We now have an entire generation of men and women who have served in Iraq, Afghanistan, and in other spots around the world in the global war on terror. The combat fatality rate during this twenty-year campaign didn’t reach that of Vietnam, but our battlefield medical technologies are much better now. The result is that many more, like Cleland, have come home with their permanent injuries.
Others have PTSD and other mental health issues that are not immediately visible but are very real injuries just the same. Our debts to them remain as lifelong as their scars.
We are blessed to have many in public service and private life who have served our country honorably. Those in public office know that political battles, often compared to war, are the complete opposite.
We participate in diplomacy and governing for the express purpose to avoid actual fighting. It’s those of us who haven’t served that too often conflate the two.
On the battlefield, there are clear rules of engagement, though they sometimes blur in the fog of war.
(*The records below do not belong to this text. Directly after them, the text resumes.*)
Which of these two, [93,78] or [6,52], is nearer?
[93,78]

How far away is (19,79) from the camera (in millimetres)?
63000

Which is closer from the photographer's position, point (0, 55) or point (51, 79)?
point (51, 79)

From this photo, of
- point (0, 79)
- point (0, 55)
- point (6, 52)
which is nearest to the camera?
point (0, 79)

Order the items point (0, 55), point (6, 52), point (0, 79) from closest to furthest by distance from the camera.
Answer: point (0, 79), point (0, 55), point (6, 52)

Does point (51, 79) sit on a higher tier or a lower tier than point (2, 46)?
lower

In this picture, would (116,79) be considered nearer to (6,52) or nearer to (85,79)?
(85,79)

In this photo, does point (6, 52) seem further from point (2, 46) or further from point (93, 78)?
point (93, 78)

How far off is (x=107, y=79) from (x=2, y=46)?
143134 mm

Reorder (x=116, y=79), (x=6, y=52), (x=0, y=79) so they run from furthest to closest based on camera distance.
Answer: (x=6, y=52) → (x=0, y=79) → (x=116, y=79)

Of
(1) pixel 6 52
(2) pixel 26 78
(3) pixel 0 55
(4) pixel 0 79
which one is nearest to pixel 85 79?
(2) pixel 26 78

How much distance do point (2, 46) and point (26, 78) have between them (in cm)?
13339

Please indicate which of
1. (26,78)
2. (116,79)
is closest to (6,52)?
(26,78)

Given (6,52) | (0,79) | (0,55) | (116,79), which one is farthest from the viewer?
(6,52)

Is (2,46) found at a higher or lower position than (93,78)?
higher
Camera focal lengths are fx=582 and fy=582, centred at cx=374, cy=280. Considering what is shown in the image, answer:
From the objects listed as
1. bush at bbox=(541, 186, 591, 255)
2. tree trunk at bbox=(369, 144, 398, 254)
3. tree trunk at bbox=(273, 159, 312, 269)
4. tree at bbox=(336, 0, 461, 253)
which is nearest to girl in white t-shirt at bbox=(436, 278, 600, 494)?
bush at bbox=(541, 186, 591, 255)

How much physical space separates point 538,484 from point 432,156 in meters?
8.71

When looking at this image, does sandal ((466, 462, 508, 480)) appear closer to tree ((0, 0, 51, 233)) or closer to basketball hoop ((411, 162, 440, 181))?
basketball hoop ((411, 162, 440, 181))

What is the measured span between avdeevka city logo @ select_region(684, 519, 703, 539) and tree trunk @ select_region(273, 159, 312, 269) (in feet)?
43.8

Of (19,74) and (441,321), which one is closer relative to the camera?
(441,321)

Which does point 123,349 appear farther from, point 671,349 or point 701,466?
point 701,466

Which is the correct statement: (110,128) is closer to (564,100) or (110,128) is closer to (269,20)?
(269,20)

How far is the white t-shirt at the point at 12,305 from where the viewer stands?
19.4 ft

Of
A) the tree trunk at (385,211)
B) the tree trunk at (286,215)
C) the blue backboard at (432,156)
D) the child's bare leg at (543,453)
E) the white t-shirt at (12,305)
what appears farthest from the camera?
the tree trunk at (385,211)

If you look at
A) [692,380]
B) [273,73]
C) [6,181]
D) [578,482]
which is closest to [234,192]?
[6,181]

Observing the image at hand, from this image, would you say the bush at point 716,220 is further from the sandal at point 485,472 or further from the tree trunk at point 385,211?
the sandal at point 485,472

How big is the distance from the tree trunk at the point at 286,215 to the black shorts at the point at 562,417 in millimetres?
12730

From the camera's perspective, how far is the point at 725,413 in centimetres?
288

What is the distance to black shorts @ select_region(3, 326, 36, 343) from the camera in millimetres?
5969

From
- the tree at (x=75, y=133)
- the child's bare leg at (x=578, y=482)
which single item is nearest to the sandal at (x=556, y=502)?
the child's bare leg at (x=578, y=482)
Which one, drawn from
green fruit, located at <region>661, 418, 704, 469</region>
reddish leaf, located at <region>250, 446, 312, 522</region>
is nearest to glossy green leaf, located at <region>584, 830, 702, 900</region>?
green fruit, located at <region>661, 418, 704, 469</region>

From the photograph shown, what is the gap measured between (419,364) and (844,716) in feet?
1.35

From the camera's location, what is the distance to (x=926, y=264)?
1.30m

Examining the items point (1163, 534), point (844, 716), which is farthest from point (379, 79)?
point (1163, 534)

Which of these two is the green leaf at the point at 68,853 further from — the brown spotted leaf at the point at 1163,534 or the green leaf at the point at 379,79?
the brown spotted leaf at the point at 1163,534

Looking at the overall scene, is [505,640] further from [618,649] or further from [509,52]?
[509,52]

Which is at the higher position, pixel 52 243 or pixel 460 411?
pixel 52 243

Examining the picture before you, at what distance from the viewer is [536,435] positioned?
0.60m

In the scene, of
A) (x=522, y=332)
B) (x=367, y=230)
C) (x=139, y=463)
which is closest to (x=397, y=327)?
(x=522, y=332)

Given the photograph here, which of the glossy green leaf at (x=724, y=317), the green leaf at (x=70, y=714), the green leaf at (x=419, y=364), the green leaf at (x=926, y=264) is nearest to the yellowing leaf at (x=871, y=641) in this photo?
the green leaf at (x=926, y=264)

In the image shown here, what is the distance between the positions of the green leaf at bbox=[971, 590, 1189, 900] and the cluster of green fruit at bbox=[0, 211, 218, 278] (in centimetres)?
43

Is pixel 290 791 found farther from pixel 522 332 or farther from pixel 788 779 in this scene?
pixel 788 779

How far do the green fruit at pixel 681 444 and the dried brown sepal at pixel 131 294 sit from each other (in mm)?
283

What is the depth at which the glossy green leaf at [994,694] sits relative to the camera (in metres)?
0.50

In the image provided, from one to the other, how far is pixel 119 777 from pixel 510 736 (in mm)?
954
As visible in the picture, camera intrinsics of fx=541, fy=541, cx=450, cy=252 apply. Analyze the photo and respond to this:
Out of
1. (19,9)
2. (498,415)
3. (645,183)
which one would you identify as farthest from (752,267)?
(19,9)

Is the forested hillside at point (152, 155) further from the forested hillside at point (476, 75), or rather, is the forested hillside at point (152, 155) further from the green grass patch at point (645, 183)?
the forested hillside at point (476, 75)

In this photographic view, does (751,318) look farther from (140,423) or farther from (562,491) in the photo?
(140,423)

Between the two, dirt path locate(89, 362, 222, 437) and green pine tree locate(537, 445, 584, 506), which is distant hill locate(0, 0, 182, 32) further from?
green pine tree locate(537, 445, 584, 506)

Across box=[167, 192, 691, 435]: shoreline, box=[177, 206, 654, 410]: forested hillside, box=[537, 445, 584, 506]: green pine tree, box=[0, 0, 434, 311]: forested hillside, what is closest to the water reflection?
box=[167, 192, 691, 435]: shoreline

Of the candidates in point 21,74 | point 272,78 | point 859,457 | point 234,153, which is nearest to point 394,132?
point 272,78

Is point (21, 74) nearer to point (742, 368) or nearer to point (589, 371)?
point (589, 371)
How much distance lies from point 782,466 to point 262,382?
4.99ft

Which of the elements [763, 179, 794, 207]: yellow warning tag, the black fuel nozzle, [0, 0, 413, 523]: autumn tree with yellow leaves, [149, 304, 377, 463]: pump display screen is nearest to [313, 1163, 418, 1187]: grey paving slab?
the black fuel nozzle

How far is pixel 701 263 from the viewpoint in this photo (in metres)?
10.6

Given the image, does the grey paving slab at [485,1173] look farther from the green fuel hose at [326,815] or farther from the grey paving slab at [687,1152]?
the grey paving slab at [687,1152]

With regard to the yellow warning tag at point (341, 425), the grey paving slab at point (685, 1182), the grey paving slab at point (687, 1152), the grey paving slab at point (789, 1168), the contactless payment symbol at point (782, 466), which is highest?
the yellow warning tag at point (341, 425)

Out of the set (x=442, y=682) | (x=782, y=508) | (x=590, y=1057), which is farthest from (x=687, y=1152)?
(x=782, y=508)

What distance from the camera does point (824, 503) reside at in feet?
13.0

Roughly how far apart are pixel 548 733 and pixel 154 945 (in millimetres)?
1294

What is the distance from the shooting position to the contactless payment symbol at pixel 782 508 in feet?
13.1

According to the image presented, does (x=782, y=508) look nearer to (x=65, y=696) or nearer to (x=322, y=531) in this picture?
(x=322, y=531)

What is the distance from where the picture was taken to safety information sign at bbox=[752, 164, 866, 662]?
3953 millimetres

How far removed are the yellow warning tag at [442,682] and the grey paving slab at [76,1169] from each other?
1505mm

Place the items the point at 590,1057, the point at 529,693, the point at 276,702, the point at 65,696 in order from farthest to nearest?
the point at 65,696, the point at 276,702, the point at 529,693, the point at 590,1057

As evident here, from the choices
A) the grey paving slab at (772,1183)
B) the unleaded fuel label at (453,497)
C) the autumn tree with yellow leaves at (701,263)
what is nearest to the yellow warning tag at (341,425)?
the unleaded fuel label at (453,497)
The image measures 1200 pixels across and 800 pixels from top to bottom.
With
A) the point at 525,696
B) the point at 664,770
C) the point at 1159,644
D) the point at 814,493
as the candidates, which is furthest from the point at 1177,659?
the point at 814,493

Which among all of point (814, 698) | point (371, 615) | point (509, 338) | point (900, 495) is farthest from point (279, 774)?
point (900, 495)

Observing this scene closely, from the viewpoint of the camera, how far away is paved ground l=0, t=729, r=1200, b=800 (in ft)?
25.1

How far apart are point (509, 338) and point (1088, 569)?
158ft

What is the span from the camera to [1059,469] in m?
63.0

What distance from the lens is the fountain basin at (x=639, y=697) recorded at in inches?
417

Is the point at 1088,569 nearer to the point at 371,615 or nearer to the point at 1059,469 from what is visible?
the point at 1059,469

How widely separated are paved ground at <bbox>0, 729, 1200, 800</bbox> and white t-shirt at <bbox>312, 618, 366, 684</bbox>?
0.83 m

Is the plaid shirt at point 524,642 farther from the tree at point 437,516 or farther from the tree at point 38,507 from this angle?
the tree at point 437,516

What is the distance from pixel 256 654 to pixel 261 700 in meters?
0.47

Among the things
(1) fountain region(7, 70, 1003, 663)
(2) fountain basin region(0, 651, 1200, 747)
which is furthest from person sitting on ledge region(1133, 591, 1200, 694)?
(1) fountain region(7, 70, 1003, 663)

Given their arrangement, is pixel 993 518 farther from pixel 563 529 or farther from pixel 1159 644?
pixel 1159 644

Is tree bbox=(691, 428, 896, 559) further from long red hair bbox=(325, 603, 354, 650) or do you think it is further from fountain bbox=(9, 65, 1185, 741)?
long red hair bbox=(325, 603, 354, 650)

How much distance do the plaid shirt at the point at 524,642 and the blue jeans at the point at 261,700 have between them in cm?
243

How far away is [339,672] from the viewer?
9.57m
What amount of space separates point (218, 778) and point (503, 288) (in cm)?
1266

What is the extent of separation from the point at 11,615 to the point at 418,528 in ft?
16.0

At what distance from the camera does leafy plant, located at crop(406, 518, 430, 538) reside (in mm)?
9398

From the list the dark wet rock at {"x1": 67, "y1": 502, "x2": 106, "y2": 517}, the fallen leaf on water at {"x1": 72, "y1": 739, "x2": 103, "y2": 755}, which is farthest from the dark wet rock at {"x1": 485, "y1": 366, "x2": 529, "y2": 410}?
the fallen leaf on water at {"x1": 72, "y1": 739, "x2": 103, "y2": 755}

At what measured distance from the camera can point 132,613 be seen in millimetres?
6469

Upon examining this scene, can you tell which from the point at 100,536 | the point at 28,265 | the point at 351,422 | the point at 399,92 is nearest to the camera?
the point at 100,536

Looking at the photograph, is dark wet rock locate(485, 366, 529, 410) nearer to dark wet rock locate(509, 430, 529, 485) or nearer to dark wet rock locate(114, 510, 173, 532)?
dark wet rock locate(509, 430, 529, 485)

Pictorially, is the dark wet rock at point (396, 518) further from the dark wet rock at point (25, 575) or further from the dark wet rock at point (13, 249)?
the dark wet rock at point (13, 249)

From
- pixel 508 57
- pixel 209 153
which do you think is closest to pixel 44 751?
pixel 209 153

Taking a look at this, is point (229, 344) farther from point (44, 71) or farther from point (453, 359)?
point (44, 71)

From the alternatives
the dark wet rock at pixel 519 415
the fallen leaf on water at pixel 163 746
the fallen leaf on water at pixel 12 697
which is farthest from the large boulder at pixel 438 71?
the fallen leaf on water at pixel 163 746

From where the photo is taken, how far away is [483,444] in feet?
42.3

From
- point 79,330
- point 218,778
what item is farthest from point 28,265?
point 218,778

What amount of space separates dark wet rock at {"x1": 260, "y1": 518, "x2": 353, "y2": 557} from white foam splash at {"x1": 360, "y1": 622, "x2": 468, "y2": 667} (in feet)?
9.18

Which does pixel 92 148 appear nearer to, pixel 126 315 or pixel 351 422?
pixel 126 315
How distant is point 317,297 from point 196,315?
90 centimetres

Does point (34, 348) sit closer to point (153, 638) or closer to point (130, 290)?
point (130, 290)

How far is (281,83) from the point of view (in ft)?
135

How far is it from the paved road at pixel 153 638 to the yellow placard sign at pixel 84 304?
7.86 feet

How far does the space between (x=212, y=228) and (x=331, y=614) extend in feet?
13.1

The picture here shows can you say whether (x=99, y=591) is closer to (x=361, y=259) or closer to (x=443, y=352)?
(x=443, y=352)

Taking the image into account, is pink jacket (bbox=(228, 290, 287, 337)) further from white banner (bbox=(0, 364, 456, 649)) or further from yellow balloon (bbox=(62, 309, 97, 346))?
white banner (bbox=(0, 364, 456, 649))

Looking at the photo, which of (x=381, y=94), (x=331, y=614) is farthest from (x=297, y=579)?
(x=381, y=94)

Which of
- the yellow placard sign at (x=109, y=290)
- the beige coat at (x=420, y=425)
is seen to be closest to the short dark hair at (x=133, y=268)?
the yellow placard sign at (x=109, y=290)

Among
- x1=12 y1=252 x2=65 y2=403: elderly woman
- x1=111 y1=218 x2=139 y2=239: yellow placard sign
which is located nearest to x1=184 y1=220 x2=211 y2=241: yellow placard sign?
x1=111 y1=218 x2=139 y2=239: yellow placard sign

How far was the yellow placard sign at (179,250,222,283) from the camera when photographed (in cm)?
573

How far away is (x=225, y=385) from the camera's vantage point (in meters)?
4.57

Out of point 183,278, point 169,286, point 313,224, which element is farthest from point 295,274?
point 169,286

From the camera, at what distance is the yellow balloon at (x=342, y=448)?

In politics, most of the rules are unwritten. As incivility in campaigning is now too often celebrated, most of those rules are ignored.
It’s fine to disagree with any candidate or elected official’s stand on an issue. It’s fine to call them out if they’re not living up to campaign promises made or ethical lapses in office.
We don’t ridicule POW’s for getting caught. We don’t send out statements on the death of a decorated General noting he made plenty of mistakes and wasn’t a loyal party guy.
Or at least we once did not. Now….I guess we can blame the fog of peace. Whatever excuse must be used, it’s an embarrassment to our country and all who served. Especially, to those who served and continue to pay the price, every day.